**TASK PROMPT:**
Pick out the lines below that contain the string "year" and copy them all.

'''

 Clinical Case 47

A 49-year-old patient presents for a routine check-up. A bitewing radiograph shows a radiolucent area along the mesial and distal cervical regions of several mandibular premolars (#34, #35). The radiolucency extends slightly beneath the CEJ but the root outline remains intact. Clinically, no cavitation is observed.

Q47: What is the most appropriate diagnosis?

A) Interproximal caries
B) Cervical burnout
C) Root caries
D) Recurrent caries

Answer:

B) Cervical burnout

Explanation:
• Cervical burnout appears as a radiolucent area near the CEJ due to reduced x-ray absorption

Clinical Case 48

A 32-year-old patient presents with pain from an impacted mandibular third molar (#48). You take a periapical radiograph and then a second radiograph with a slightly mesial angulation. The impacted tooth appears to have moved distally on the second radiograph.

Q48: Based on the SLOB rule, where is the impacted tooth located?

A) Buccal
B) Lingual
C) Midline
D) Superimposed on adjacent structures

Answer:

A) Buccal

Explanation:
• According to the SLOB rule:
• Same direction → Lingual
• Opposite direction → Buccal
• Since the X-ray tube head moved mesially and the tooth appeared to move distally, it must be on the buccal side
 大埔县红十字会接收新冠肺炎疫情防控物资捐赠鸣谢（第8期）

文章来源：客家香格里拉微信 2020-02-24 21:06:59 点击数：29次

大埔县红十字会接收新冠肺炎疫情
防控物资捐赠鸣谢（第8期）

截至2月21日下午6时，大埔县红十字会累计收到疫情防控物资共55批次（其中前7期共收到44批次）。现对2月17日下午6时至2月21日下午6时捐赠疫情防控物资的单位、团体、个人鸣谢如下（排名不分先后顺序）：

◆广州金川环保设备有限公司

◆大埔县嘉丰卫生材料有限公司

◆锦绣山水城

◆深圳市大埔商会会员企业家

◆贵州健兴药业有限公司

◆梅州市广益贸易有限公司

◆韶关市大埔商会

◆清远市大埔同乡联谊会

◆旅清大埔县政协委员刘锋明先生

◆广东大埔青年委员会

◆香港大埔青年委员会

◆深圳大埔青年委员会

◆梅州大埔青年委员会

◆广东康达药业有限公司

'''

**EXERCISE ANSWER:**
A 49-year-old patient presents for a routine check-up. A bitewing radiograph shows a radiolucent area along the mesial and distal cervical regions of several mandibular premolars (#34, #35). The radiolucency extends slightly beneath the CEJ but the root outline remains intact. Clinically, no cavitation is observed.
A 32-year-old patient presents with pain from an impacted mandibular third molar (#48). You take a periapical radiograph and then a second radiograph with a slightly mesial angulation. The impacted tooth appears to have moved distally on the second radiograph.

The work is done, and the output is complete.